WHAT THE EXERCISE ASKS |
Copy every record below, exactly as written.

DATA SUPPLIED |
◇ ◇ ◇ ◇ ◇

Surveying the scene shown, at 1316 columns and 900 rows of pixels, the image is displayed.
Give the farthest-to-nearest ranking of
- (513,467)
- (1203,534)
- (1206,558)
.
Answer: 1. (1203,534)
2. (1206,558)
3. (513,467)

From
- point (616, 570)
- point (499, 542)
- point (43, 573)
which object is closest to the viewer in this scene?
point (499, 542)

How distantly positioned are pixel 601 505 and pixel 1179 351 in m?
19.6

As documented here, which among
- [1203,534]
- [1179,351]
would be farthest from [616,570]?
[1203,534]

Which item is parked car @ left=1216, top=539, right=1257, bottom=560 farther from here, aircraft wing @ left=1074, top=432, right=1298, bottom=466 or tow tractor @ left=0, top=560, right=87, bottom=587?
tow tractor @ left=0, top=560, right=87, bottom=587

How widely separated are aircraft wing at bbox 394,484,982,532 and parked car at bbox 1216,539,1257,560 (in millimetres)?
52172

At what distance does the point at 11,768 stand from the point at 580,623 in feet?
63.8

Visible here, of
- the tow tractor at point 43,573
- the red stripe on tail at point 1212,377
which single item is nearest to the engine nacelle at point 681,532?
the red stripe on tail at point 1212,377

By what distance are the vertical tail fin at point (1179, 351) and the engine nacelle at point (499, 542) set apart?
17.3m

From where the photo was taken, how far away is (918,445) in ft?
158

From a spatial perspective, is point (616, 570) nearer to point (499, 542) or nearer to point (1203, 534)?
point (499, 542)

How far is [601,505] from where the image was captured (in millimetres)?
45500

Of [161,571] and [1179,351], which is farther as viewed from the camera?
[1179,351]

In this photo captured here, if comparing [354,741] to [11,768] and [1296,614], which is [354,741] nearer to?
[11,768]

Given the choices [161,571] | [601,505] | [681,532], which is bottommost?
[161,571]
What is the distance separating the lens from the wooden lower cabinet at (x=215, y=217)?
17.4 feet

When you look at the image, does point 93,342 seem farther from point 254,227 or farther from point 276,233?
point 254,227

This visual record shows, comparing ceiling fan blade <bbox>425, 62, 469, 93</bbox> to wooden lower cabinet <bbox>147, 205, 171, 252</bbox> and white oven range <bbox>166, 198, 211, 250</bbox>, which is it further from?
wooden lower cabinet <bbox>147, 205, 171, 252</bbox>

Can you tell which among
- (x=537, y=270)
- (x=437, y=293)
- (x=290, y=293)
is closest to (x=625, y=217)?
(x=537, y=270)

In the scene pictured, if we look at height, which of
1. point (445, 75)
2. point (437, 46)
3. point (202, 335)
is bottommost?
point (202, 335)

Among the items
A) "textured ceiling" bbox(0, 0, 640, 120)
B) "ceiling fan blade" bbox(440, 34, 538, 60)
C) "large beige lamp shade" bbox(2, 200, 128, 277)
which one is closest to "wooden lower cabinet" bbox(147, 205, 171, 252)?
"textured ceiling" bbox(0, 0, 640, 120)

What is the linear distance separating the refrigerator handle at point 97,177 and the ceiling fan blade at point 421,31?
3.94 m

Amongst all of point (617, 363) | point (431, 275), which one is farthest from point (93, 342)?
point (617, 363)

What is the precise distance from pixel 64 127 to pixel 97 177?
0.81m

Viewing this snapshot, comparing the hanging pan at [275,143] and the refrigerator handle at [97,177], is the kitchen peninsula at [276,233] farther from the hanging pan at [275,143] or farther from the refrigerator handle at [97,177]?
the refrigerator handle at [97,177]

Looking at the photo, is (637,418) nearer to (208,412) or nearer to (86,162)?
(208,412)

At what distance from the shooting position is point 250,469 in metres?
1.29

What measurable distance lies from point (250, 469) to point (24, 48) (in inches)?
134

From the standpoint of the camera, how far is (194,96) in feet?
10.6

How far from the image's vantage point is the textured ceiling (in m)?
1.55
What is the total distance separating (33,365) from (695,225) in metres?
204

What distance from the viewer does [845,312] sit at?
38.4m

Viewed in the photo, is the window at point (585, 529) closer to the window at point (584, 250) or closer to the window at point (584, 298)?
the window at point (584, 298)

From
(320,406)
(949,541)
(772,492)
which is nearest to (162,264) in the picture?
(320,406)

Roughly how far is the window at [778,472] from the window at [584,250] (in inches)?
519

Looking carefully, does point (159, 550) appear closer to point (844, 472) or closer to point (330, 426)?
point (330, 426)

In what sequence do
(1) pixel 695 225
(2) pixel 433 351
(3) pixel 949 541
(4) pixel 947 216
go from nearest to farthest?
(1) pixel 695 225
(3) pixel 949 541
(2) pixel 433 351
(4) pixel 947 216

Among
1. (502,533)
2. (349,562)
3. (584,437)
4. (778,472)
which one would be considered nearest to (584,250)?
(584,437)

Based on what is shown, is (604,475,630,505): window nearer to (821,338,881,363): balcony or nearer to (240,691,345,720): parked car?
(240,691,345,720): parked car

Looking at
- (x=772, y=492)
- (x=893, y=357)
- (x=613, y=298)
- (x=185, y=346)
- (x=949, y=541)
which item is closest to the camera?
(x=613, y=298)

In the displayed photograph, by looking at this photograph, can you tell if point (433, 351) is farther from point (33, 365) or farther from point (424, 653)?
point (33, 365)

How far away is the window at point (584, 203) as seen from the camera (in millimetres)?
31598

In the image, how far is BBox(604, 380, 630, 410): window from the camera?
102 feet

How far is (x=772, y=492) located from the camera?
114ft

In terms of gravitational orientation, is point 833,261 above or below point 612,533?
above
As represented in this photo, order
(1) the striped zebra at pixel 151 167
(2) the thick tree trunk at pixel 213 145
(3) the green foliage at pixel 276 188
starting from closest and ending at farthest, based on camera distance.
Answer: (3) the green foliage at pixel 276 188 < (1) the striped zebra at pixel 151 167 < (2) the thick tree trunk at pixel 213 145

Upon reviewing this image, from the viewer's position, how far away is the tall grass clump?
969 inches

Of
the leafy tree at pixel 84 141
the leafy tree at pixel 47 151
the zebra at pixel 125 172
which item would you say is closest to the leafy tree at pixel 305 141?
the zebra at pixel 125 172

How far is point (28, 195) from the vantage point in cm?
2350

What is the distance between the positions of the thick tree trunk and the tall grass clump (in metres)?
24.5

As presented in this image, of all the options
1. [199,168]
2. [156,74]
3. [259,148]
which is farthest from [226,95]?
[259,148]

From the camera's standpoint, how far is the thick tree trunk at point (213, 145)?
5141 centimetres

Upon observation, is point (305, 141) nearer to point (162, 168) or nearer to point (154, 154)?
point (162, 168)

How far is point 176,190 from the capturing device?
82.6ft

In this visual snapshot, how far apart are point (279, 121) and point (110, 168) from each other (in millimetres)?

◇ ◇ ◇ ◇ ◇

ANSWER TO THIS EXERCISE |
Surveying the scene shown, at 1316 columns and 900 rows of pixels, the image is displayed.
Give the farthest-to-nearest ranking of
- (513,467)
- (1203,534)
- (1206,558)
.
Answer: 1. (1203,534)
2. (1206,558)
3. (513,467)

From
- point (616, 570)
- point (499, 542)
- point (43, 573)
which object is closest to the viewer in this scene?
point (499, 542)

How distantly positioned are pixel 601 505 and pixel 1179 351 in m?
19.6

As documented here, which among
- [1203,534]
- [1179,351]
would be farthest from [616,570]?
[1203,534]

Which item is parked car @ left=1216, top=539, right=1257, bottom=560 farther from here, aircraft wing @ left=1074, top=432, right=1298, bottom=466 or tow tractor @ left=0, top=560, right=87, bottom=587?
tow tractor @ left=0, top=560, right=87, bottom=587

How widely separated are aircraft wing at bbox 394,484,982,532 and parked car at bbox 1216,539,1257,560 (in millimetres)?
52172

At what distance does the point at 11,768 stand from the point at 580,623 in feet?
63.8

Visible here, of
- the tow tractor at point 43,573
- the red stripe on tail at point 1212,377
which single item is nearest to the engine nacelle at point 681,532?
the red stripe on tail at point 1212,377

By what distance are the vertical tail fin at point (1179, 351) and the engine nacelle at point (499, 542) set apart?
17.3m

From where the photo was taken, how far away is (918,445) in ft?
158

From a spatial perspective, is point (616, 570) nearer to point (499, 542) or nearer to point (1203, 534)?
point (499, 542)

How far is [601,505] from where the image was captured (in millimetres)?
45500

Of [161,571] and [1179,351], which is farther as viewed from the camera?
[1179,351]

In this photo captured here, if comparing [354,741] to [11,768] and [1296,614], which is [354,741] nearer to?
[11,768]

Given the choices [161,571] | [601,505] | [681,532], which is bottommost?
[161,571]
What is the distance separating the lens from the wooden lower cabinet at (x=215, y=217)?
17.4 feet

When you look at the image, does point 93,342 seem farther from point 254,227 or farther from point 276,233?
point 254,227

This visual record shows, comparing ceiling fan blade <bbox>425, 62, 469, 93</bbox> to wooden lower cabinet <bbox>147, 205, 171, 252</bbox> and white oven range <bbox>166, 198, 211, 250</bbox>, which is it further from?
wooden lower cabinet <bbox>147, 205, 171, 252</bbox>

Can you tell which among
- (x=537, y=270)
- (x=437, y=293)
- (x=290, y=293)
is closest to (x=625, y=217)?
(x=537, y=270)

In the scene pictured, if we look at height, which of
1. point (445, 75)
2. point (437, 46)
3. point (202, 335)
is bottommost?
point (202, 335)

Among the items
A) "textured ceiling" bbox(0, 0, 640, 120)
B) "ceiling fan blade" bbox(440, 34, 538, 60)
C) "large beige lamp shade" bbox(2, 200, 128, 277)
which one is closest to "wooden lower cabinet" bbox(147, 205, 171, 252)?
"textured ceiling" bbox(0, 0, 640, 120)

What is the linear distance separating the refrigerator handle at point 97,177 and the ceiling fan blade at point 421,31?
3.94 m

Amongst all of point (617, 363) | point (431, 275), which one is farthest from point (93, 342)?
point (617, 363)

What is the precise distance from pixel 64 127 to pixel 97 177?
0.81m

Viewing this snapshot, comparing the hanging pan at [275,143] and the refrigerator handle at [97,177], is the kitchen peninsula at [276,233] farther from the hanging pan at [275,143] or farther from the refrigerator handle at [97,177]?
the refrigerator handle at [97,177]

Looking at the photo, is (637,418) nearer to (208,412) or nearer to (86,162)?
(208,412)

At what distance from the shooting position is point 250,469 in metres?
1.29

What measurable distance lies from point (250, 469) to point (24, 48) (in inches)?
134

From the standpoint of the camera, how far is (194,96) in feet?
10.6

How far from the image's vantage point is the textured ceiling (in m)?
1.55
What is the total distance separating (33,365) from (695,225) in metres?
204

What distance from the viewer does [845,312] sit at?
38.4m

Viewed in the photo, is the window at point (585, 529) closer to the window at point (584, 250) or closer to the window at point (584, 298)?
the window at point (584, 298)

From
(320,406)
(949,541)
(772,492)
which is nearest to (162,264) in the picture?
(320,406)

Roughly how far is the window at [778,472] from the window at [584,250] (in inches)?
519

Looking carefully, does point (159, 550) appear closer to point (844, 472) or closer to point (330, 426)?
point (330, 426)

In what sequence do
(1) pixel 695 225
(2) pixel 433 351
(3) pixel 949 541
(4) pixel 947 216
go from nearest to farthest?
(1) pixel 695 225
(3) pixel 949 541
(2) pixel 433 351
(4) pixel 947 216

Among
1. (502,533)
2. (349,562)
3. (584,437)
4. (778,472)
which one would be considered nearest to (584,250)?
(584,437)

Based on what is shown, is (604,475,630,505): window nearer to (821,338,881,363): balcony or nearer to (240,691,345,720): parked car?
(240,691,345,720): parked car

Looking at
- (x=772, y=492)
- (x=893, y=357)
- (x=613, y=298)
- (x=185, y=346)
- (x=949, y=541)
which item is closest to the camera?
(x=613, y=298)

In the displayed photograph, by looking at this photograph, can you tell if point (433, 351) is farther from point (33, 365) or farther from point (424, 653)?
point (33, 365)

How far away is the window at point (584, 203) as seen from the camera (in millimetres)?
31598

In the image, how far is BBox(604, 380, 630, 410): window from the camera?
102 feet

How far is (x=772, y=492) located from the camera?
114ft

In terms of gravitational orientation, is point 833,261 above or below point 612,533?
above
As represented in this photo, order
(1) the striped zebra at pixel 151 167
(2) the thick tree trunk at pixel 213 145
(3) the green foliage at pixel 276 188
starting from closest and ending at farthest, based on camera distance.
Answer: (3) the green foliage at pixel 276 188 < (1) the striped zebra at pixel 151 167 < (2) the thick tree trunk at pixel 213 145

Upon reviewing this image, from the viewer's position, how far away is the tall grass clump?
969 inches

Of
the leafy tree at pixel 84 141
the leafy tree at pixel 47 151
the zebra at pixel 125 172
which item would you say is closest to the leafy tree at pixel 305 141?
the zebra at pixel 125 172

How far is point (28, 195) from the vantage point in cm?
2350

What is the distance between the positions of the thick tree trunk and the tall grass clump (in metres)?
24.5

As presented in this image, of all the options
1. [199,168]
2. [156,74]
3. [259,148]
which is farthest from [226,95]?
[259,148]

From the camera's standpoint, how far is the thick tree trunk at point (213, 145)?
5141 centimetres

Upon observation, is point (305, 141) nearer to point (162, 168) or nearer to point (154, 154)?
point (162, 168)

How far is point 176,190 from the capturing device?
82.6ft

In this visual snapshot, how far apart are point (279, 121) and point (110, 168) from each other (in millimetres)?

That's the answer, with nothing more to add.